Using Mixed Methods in Dissertation Research

Using Mixed Methods in Dissertation Research

Mixed methods research combines both qualitative and quantitative research techniques, allowing you to capitalize on the strengths of both approaches. Here’s how to use mixed methods in your dissertation:

1. What Is Mixed Methods Research?

  • Definition: Mixed methods research involves collecting, analyzing, and integrating both qualitative and quantitative data within a single study. This approach allows for a fuller, more nuanced understanding of a research problem.

  • Benefits: Mixed methods can offer a more comprehensive view of your research topic by providing both numerical evidence (quantitative) and in-depth insights (qualitative). It’s ideal when the research problem cannot be fully understood using only one type of data.

2. How to Design Mixed Methods Research

  • Sequential Explanatory Design: In this design, you start with quantitative data collection and analysis, followed by qualitative data to explain or interpret the quantitative findings. This is useful when you have large-scale data and want to further explore or validate the results with qualitative data.

    • Example: Conduct a survey to gather numerical data on public attitudes toward climate change, followed by interviews with participants to understand the reasons behind their views.

  • Sequential Exploratory Design: This approach begins with qualitative data collection, followed by quantitative data to test or generalize the qualitative findings. It’s often used when exploring new areas with qualitative research and later quantifying the findings.

    • Example: Use interviews to explore patient experiences with a healthcare service, then use a questionnaire to measure how prevalent those experiences are among a larger population.

  • Concurrent Triangulation Design: In this approach, both qualitative and quantitative data are collected simultaneously, and the results are compared or integrated to provide a comprehensive analysis. This design is useful for corroborating or cross-validating findings from different data sources.

    • Example: Administer a survey while also conducting interviews with the same group of participants, then compare and analyze both sets of data together.

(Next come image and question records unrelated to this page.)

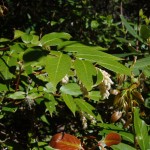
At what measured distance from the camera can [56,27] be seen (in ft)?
15.0

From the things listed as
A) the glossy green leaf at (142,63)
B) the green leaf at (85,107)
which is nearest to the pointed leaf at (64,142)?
the green leaf at (85,107)

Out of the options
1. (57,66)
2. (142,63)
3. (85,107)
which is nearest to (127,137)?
(85,107)

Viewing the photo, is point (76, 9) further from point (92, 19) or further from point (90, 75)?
point (90, 75)

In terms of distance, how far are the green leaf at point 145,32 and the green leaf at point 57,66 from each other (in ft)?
2.23

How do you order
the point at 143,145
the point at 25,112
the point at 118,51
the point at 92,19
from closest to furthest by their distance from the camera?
1. the point at 143,145
2. the point at 118,51
3. the point at 25,112
4. the point at 92,19

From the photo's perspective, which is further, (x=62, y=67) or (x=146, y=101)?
(x=146, y=101)

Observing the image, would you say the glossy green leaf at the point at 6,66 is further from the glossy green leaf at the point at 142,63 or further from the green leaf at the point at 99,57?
the glossy green leaf at the point at 142,63

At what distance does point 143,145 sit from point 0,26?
437 centimetres

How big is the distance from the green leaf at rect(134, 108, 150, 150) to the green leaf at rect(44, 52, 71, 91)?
474 mm

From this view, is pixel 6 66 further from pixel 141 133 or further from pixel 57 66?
pixel 141 133

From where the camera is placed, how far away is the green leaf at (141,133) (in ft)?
4.41

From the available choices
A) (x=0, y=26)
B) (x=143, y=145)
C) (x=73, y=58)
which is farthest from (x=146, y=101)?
(x=0, y=26)

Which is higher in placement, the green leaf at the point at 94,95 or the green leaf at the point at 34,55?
the green leaf at the point at 34,55

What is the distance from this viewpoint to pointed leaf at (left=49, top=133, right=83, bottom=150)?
1.14 m
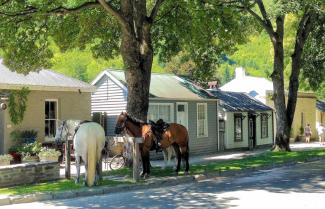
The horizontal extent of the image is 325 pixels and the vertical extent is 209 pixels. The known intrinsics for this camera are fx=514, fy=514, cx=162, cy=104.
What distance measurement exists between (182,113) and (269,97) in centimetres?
1294

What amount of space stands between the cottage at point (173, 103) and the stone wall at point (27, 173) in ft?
36.6

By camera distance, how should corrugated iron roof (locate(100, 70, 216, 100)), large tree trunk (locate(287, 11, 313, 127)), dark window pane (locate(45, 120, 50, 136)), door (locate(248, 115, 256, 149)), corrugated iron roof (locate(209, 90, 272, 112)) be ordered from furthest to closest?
door (locate(248, 115, 256, 149))
corrugated iron roof (locate(209, 90, 272, 112))
large tree trunk (locate(287, 11, 313, 127))
corrugated iron roof (locate(100, 70, 216, 100))
dark window pane (locate(45, 120, 50, 136))

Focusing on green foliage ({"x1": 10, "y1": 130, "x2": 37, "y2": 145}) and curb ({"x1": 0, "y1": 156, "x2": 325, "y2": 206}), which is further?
green foliage ({"x1": 10, "y1": 130, "x2": 37, "y2": 145})

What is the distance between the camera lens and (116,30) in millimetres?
24266

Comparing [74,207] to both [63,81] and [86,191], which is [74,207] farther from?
[63,81]

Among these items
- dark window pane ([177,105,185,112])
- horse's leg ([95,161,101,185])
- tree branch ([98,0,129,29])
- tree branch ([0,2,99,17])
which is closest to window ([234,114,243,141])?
dark window pane ([177,105,185,112])

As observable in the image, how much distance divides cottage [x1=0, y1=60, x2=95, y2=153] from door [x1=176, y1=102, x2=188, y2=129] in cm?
→ 549

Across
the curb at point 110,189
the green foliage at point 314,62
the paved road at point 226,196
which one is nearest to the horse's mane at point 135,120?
the curb at point 110,189

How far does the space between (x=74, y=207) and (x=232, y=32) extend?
13.6m

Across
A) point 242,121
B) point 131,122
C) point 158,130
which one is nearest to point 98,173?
point 131,122

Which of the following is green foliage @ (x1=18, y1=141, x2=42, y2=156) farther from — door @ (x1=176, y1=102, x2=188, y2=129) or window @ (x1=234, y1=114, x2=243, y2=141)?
window @ (x1=234, y1=114, x2=243, y2=141)

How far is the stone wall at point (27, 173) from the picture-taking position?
51.1 feet

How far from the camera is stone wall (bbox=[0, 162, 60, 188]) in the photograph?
15.6m

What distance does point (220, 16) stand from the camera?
21922 millimetres
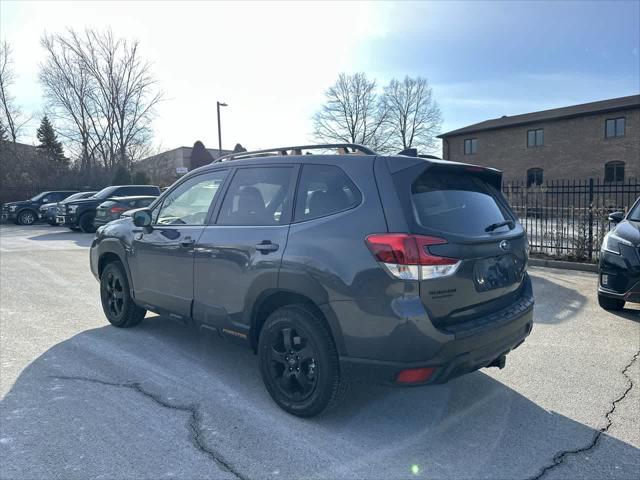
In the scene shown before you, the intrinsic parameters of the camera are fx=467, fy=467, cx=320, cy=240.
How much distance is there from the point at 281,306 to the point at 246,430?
0.86 meters

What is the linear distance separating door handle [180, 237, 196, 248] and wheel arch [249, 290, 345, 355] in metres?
0.97

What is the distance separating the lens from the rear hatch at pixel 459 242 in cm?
276

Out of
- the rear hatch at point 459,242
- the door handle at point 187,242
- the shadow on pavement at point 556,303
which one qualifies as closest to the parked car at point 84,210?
the door handle at point 187,242

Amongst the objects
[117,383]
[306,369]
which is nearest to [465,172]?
[306,369]

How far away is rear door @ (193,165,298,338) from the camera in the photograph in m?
3.38

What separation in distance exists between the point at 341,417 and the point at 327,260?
117 cm

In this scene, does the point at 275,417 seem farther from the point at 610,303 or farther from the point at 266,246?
the point at 610,303

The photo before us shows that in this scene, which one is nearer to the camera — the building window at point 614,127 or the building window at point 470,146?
the building window at point 614,127

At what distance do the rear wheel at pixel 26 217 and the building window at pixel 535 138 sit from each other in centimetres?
3307

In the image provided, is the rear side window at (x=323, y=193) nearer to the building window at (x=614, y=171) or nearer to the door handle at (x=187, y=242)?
the door handle at (x=187, y=242)

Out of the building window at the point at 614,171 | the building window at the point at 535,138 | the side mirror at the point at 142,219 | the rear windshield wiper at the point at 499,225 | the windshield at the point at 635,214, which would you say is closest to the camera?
the rear windshield wiper at the point at 499,225

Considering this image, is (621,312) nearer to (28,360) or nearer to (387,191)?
(387,191)

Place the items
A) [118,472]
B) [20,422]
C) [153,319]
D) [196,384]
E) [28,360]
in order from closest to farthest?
[118,472], [20,422], [196,384], [28,360], [153,319]

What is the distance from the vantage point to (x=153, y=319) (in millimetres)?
5707
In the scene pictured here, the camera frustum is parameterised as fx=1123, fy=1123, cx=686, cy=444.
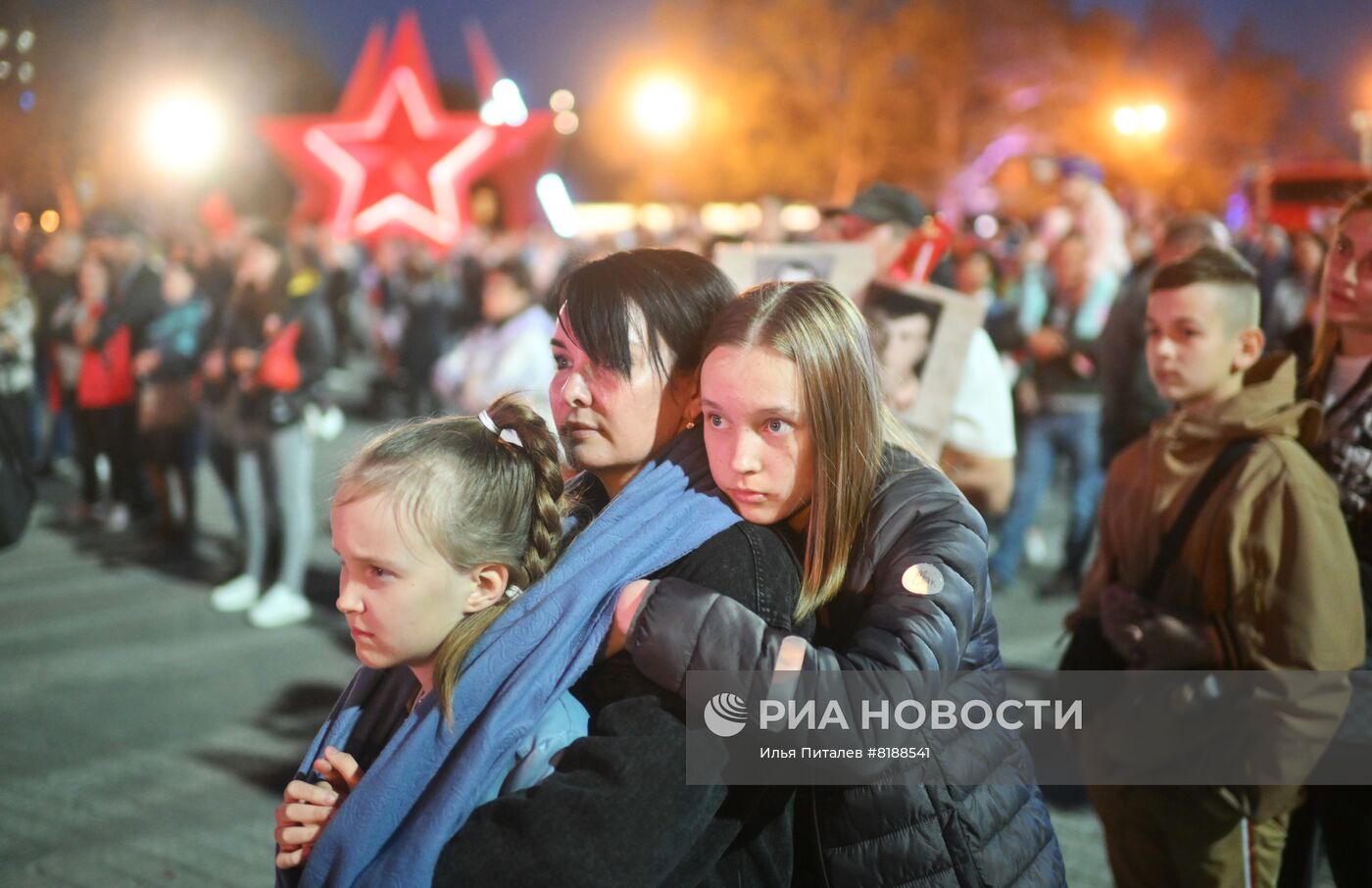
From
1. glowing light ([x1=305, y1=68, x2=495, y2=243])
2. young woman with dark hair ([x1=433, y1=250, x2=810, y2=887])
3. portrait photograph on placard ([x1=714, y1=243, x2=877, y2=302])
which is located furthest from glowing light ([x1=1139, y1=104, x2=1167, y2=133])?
young woman with dark hair ([x1=433, y1=250, x2=810, y2=887])

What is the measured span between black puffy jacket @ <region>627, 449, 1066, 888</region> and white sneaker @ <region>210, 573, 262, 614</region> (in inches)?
232

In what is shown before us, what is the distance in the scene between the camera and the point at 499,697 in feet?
5.17

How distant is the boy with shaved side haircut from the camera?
2389mm

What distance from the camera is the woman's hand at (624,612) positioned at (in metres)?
1.53

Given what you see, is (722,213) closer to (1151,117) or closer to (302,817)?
(1151,117)

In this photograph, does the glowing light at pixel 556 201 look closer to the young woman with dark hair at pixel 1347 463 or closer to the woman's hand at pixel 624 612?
the young woman with dark hair at pixel 1347 463

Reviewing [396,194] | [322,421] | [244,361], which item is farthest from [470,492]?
[396,194]

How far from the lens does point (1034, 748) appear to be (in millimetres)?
4645

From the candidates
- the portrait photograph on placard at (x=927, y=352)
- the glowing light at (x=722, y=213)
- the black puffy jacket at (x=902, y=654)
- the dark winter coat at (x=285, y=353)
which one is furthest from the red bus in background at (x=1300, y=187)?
the black puffy jacket at (x=902, y=654)

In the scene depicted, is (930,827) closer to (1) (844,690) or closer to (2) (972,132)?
(1) (844,690)

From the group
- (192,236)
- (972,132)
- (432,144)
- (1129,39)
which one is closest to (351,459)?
(192,236)

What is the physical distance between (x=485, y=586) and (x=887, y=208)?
11.1 feet

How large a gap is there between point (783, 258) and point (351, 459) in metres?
2.46

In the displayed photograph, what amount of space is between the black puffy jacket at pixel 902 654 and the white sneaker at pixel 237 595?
5.89 meters
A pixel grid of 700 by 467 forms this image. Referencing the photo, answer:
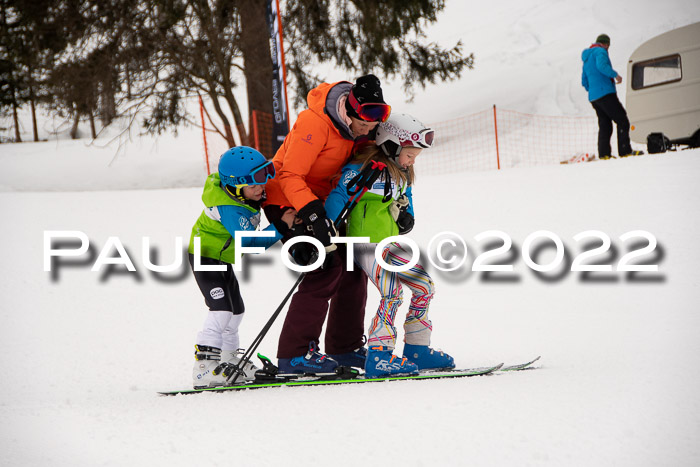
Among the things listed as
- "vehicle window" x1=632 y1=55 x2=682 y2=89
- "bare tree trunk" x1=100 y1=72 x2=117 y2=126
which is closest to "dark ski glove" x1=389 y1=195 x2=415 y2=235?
"vehicle window" x1=632 y1=55 x2=682 y2=89

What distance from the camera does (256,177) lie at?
3.52m

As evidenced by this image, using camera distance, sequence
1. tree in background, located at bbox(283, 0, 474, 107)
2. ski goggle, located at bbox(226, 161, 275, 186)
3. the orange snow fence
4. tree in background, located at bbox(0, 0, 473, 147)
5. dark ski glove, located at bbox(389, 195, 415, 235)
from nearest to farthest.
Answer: ski goggle, located at bbox(226, 161, 275, 186), dark ski glove, located at bbox(389, 195, 415, 235), tree in background, located at bbox(0, 0, 473, 147), the orange snow fence, tree in background, located at bbox(283, 0, 474, 107)

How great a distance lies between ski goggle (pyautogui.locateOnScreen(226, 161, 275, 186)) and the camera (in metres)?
3.51

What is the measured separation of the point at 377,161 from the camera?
140 inches

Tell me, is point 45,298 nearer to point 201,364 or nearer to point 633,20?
point 201,364

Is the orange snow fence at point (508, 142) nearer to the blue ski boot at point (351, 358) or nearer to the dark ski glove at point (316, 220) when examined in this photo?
the blue ski boot at point (351, 358)

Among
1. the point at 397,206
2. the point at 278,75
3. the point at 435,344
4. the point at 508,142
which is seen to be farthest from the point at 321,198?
the point at 508,142

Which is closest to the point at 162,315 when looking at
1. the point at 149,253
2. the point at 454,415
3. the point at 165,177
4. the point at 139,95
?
the point at 149,253

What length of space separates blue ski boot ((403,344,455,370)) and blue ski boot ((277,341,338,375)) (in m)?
0.50

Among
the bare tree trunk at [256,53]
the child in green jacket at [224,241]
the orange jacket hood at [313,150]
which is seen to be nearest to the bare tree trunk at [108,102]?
the bare tree trunk at [256,53]

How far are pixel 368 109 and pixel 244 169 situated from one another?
773mm

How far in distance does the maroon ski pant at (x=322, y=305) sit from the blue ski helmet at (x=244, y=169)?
65 cm

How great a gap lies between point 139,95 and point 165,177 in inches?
144

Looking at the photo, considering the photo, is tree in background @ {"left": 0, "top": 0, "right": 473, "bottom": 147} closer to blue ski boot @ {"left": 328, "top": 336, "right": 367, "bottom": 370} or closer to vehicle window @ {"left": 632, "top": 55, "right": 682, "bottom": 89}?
vehicle window @ {"left": 632, "top": 55, "right": 682, "bottom": 89}
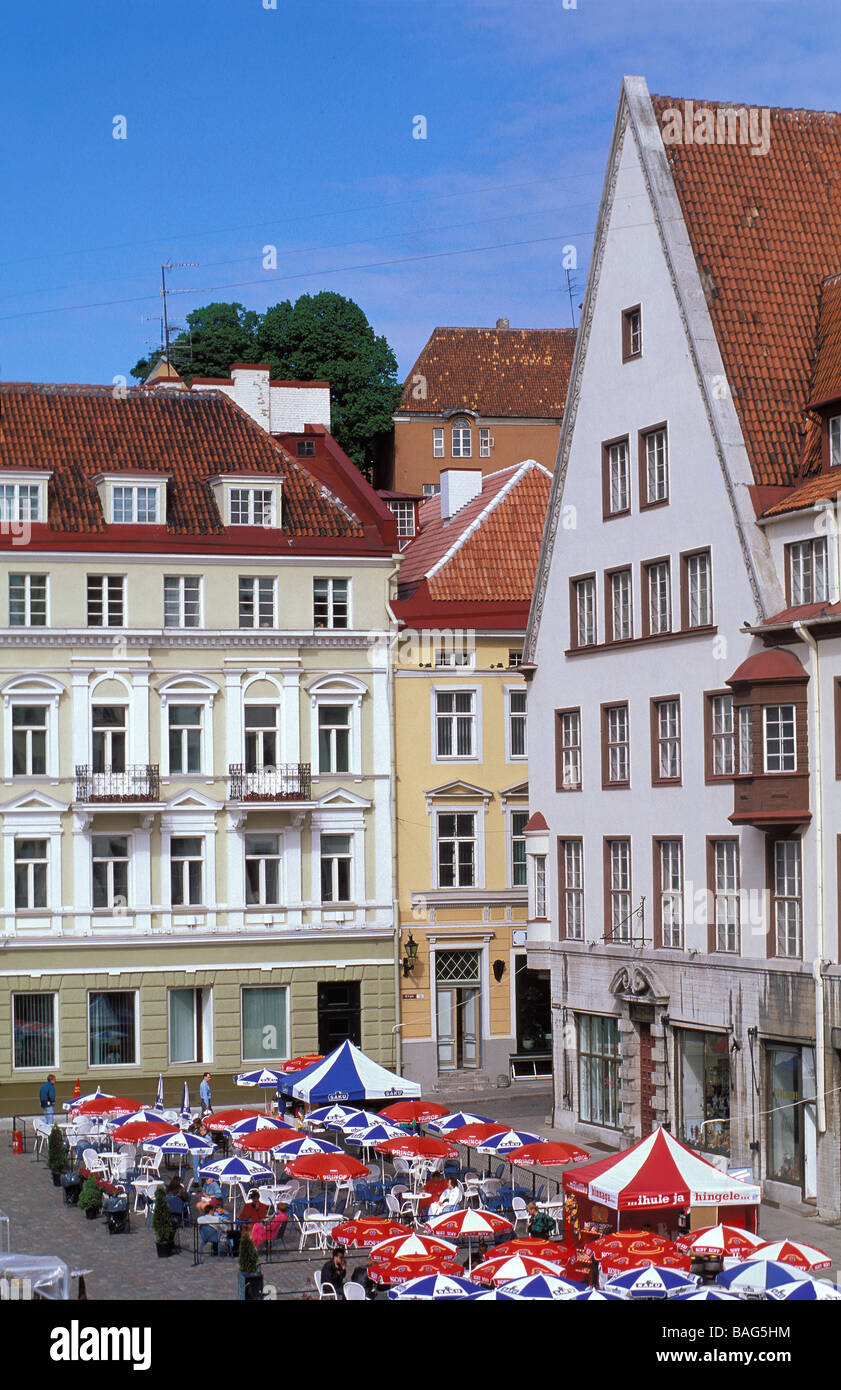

3. Data Collection and Integration

  • Collecting Both Types of Data: In mixed methods, data collection can be done in parallel or sequentially. You may start with a survey (quantitative), then follow up with interviews or focus groups (qualitative), or you can gather both types of data at the same time using different methods.

  • Integration: After collecting the data, you need to integrate the findings. This might involve comparing and contrasting quantitative results with qualitative insights or using one set of data to clarify or validate the other.

4. When to Use Mixed Methods

  • Complex Research Problems: Use mixed methods when your research question requires both numerical data to identify trends and qualitative data to understand the reasons behind those trends.

  • Validation or Enrichment: Mixed methods can help validate quantitative results with qualitative insights or enrich qualitative findings with broader generalizable data.